▶ WHAT YOU WILL DO: Reproduce the following page on hot springs near Las Vegas word for word, from its title to its final sentence.

** DOCUMENT EXCERPT follows **

Hot Springs Close to Las Vegas

**please read the warnings at bottom of this page** assumes no liability for any damages or harm that my happen as a result of patronizing any hot springs listed on our site. Please exercise extreme caution around any hot springs.

Hours of operation: No restrictions unless posted
Reservations: Not necessary
Cost: None
Distance: From Las Vegas, Varies
Travel options: Private vehicle
Warnings/Cautions/Age/height restrictions: Hot Springs pose many hidden dangers, please read the warnings at bottom of this page and research ANY recreation prior to beginning your trip! Hot Springs are typically for use by more experienced outdoor enthusiasts. Children, pregnant women, and those suffering from heart conditions should avoid hotter springs and stick to ones considered only warm.

HISTORY: Thanks to geothermal activity, the wild underside of our land, Nevada has been blessed with about three hundred hot springs. Historically, hot springs were far from overlooked. Native Americans and miners enjoyed them for swimming, bathing, even healing. Many today swear by hot mineral baths for relief from everything from gout to rheumatism.


Each hot springs site has its own character, says aficionado Dave Phillips of the Bureau of Land Management (BLM). But if you could conjure up an oasis in the desert, he says, Ash Springs would be it. Found on BLM land just off U.S. Route 93 north of Las Vegas, along a dirt road across from R Place, the spring is surrounded by lush vegetation amid a sea of dry grass and brush. Eighty-five-degree water is piped into a pool block-reinforced to form a comfortable place to sit. The spring spills over into a natural shallow pond pleasantly shaded by huge, venerable cottonwood trees.

** End of DOCUMENT EXCERPT **
** DATASET CONTENT follows **

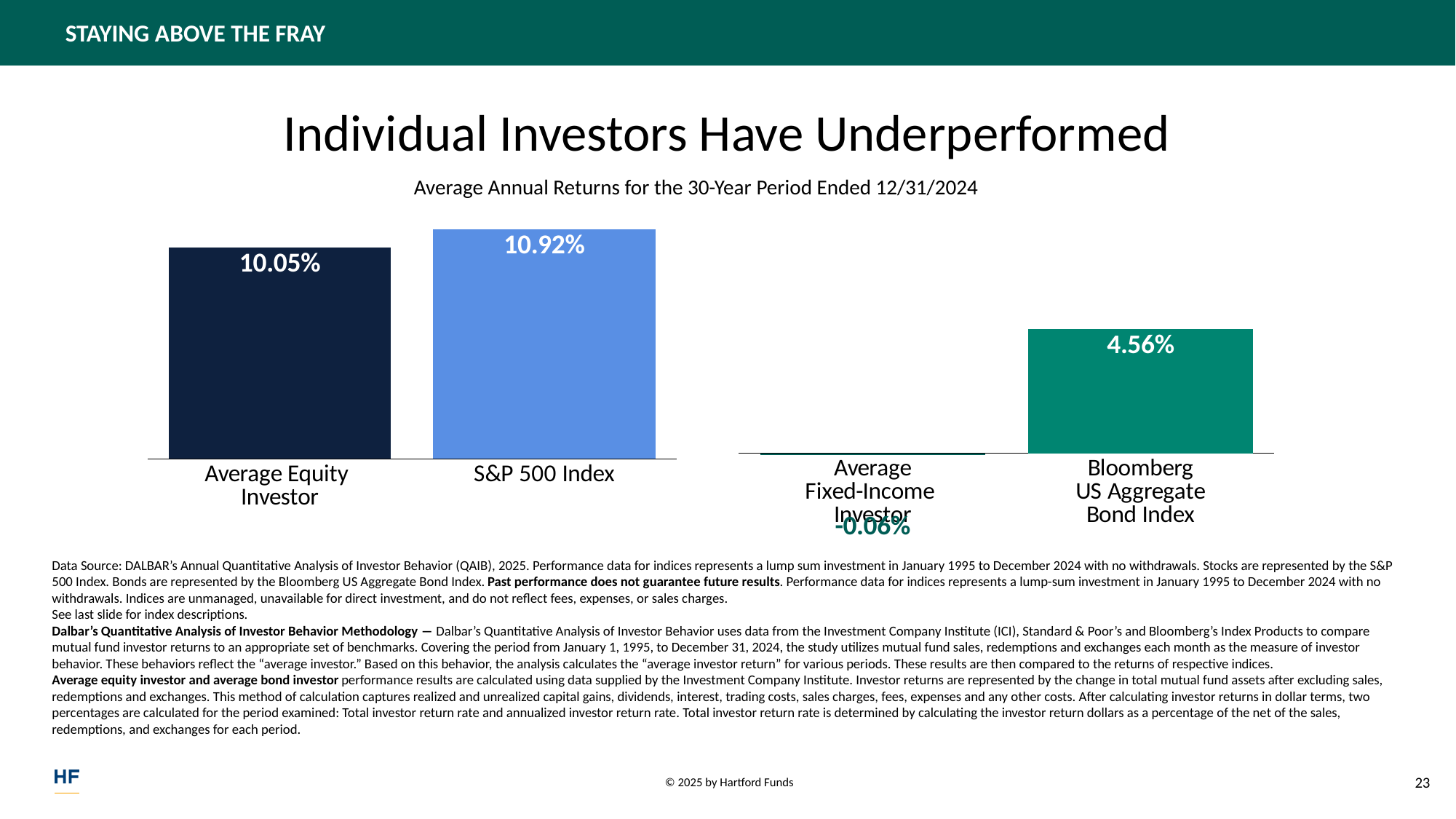
In the left chart, what is the average annual return for the Average Equity Investor? 10.05% In the right chart, which category has the highest value? Bloomberg US Aggregate Bond Index In the right chart, which category has the lowest value? Average Fixed-Income Investor In the left chart, what is the average annual return for the S&P 500 Index? 10.92% In the right chart, what is the average annual return for the Bloomberg US Aggregate Bond Index? 4.56% What type of chart is used on this slide? Bar chart What is the subtitle describing the period covered by the charts? Average Annual Returns for the 30-Year Period Ended 12/31/2024 In the right chart, what is the difference between the Bloomberg US Aggregate Bond Index return and the Average Fixed-Income Investor return? 4.62% How many bars are shown in the left chart? 2 In the left chart, what is the difference between the S&P 500 Index return and the Average Equity Investor return? 0.87% In the right chart, what is the average annual return for the Average Fixed-Income Investor? -0.06% In the left chart, which bar is higher: Average Equity Investor or S&P 500 Index? S&P 500 Index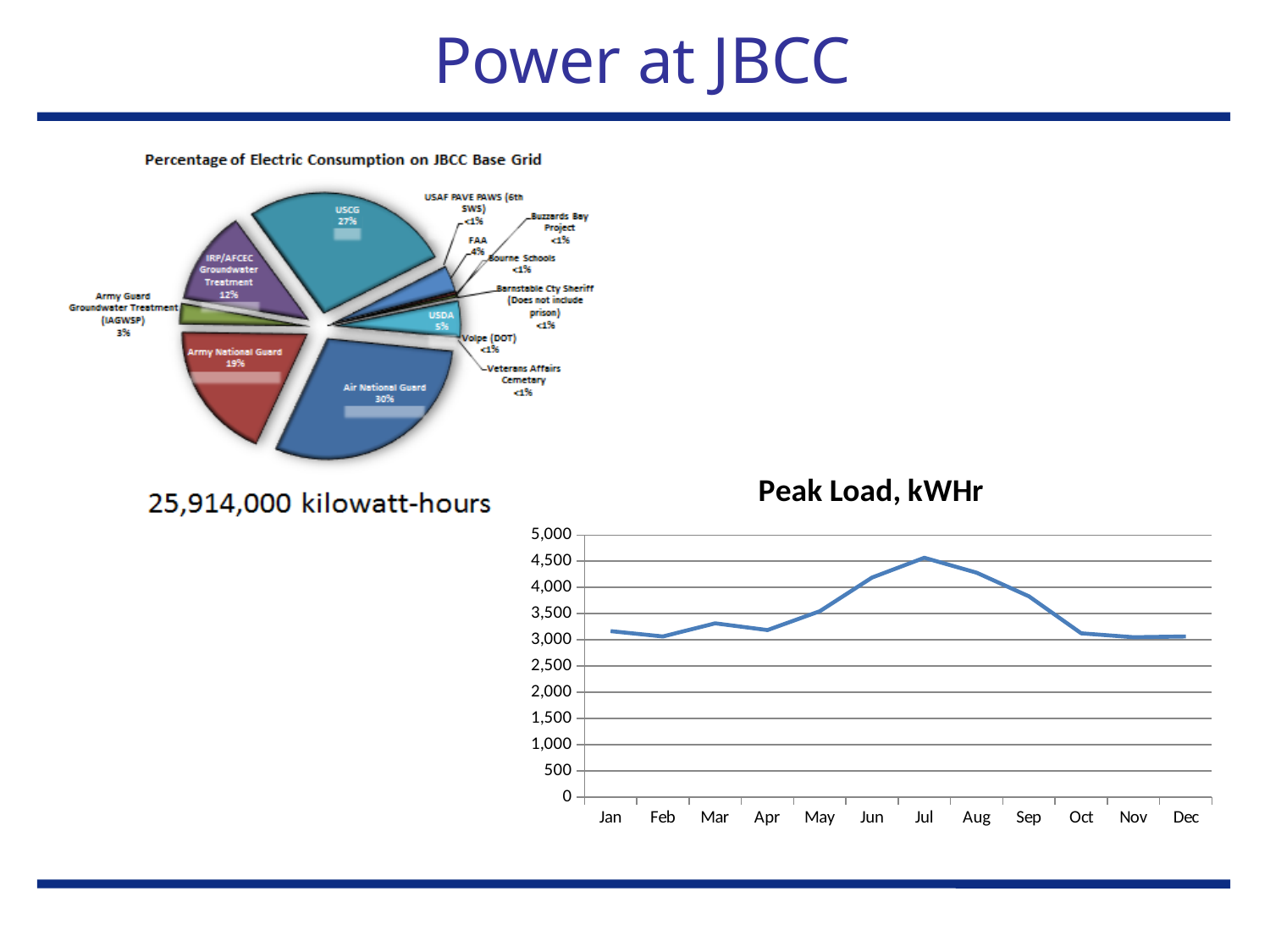
In the 'Peak Load, kWHr' chart, how many months are plotted on the x axis? 12 In the 'Peak Load, kWHr' chart, is the value for Feb greater or less than 3,500? less In the 'Peak Load, kWHr' chart, is the value for Jul greater or less than 4,000? greater In the pie chart 'Percentage of Electric Consumption on JBCC Base Grid', what is the difference in percentage points between Air National Guard and Army National Guard? 11 In the pie chart 'Percentage of Electric Consumption on JBCC Base Grid', what share does USCG have? 27% In the pie chart 'Percentage of Electric Consumption on JBCC Base Grid', which category has the largest share? Air National Guard What kind of chart is 'Peak Load, kWHr'? Line chart In the pie chart 'Percentage of Electric Consumption on JBCC Base Grid', which is larger, USDA or FAA? USDA In the pie chart 'Percentage of Electric Consumption on JBCC Base Grid', what share does Army Guard Groundwater Treatment (IAGWSP) have? 3% In the pie chart 'Percentage of Electric Consumption on JBCC Base Grid', what share does IRP/AFCEC Groundwater Treatment have? 12% In the 'Peak Load, kWHr' chart, which month has the highest peak load? Jul In the pie chart 'Percentage of Electric Consumption on JBCC Base Grid', what share does Air National Guard have? 30%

** End of DATASET CONTENT **

▶ ANSWER FOR THE TASK:
Hot Springs Close to Las Vegas

**please read the warnings at bottom of this page** assumes no liability for any damages or harm that my happen as a result of patronizing any hot springs listed on our site. Please exercise extreme caution around any hot springs.

Hours of operation: No restrictions unless posted
Reservations: Not necessary
Cost: None
Distance: From Las Vegas, Varies
Travel options: Private vehicle
Warnings/Cautions/Age/height restrictions: Hot Springs pose many hidden dangers, please read the warnings at bottom of this page and research ANY recreation prior to beginning your trip! Hot Springs are typically for use by more experienced outdoor enthusiasts. Children, pregnant women, and those suffering from heart conditions should avoid hotter springs and stick to ones considered only warm.

HISTORY: Thanks to geothermal activity, the wild underside of our land, Nevada has been blessed with about three hundred hot springs. Historically, hot springs were far from overlooked. Native Americans and miners enjoyed them for swimming, bathing, even healing. Many today swear by hot mineral baths for relief from everything from gout to rheumatism.


Each hot springs site has its own character, says aficionado Dave Phillips of the Bureau of Land Management (BLM). But if you could conjure up an oasis in the desert, he says, Ash Springs would be it. Found on BLM land just off U.S. Route 93 north of Las Vegas, along a dirt road across from R Place, the spring is surrounded by lush vegetation amid a sea of dry grass and brush. Eighty-five-degree water is piped into a pool block-reinforced to form a comfortable place to sit. The spring spills over into a natural shallow pond pleasantly shaded by huge, venerable cottonwood trees.